> **YOUR INSTRUCTIONS**
Filter the lines below, keeping each one that holds "whether".

> **RECORDS**
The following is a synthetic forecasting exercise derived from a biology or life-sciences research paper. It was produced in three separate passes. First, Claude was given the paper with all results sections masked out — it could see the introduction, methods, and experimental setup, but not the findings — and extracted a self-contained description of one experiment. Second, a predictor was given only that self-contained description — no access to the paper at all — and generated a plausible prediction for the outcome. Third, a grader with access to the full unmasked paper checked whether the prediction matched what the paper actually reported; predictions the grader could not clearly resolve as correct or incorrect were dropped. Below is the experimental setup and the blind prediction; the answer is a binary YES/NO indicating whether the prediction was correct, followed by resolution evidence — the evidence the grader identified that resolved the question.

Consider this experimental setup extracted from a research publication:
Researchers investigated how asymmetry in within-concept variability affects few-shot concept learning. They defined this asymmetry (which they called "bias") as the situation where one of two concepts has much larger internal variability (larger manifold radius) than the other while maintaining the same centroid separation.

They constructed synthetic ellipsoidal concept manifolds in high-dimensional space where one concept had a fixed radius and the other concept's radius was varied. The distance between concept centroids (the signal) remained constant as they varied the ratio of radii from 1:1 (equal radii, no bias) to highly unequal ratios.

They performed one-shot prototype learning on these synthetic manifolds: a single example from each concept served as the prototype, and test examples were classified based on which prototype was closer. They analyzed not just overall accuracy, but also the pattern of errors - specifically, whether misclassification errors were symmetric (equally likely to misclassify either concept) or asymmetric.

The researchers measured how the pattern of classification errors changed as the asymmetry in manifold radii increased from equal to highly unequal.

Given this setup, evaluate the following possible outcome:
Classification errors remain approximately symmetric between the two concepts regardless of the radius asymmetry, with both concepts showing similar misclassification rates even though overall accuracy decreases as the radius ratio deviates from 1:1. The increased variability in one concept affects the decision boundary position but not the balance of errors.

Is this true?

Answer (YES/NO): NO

> **WRITTEN RESPONSE**
The following is a synthetic forecasting exercise derived from a biology or life-sciences research paper. It was produced in three separate passes. First, Claude was given the paper with all results sections masked out — it could see the introduction, methods, and experimental setup, but not the findings — and extracted a self-contained description of one experiment. Second, a predictor was given only that self-contained description — no access to the paper at all — and generated a plausible prediction for the outcome. Third, a grader with access to the full unmasked paper checked whether the prediction matched what the paper actually reported; predictions the grader could not clearly resolve as correct or incorrect were dropped. Below is the experimental setup and the blind prediction; the answer is a binary YES/NO indicating whether the prediction was correct, followed by resolution evidence — the evidence the grader identified that resolved the question.
They performed one-shot prototype learning on these synthetic manifolds: a single example from each concept served as the prototype, and test examples were classified based on which prototype was closer. They analyzed not just overall accuracy, but also the pattern of errors - specifically, whether misclassification errors were symmetric (equally likely to misclassify either concept) or asymmetric.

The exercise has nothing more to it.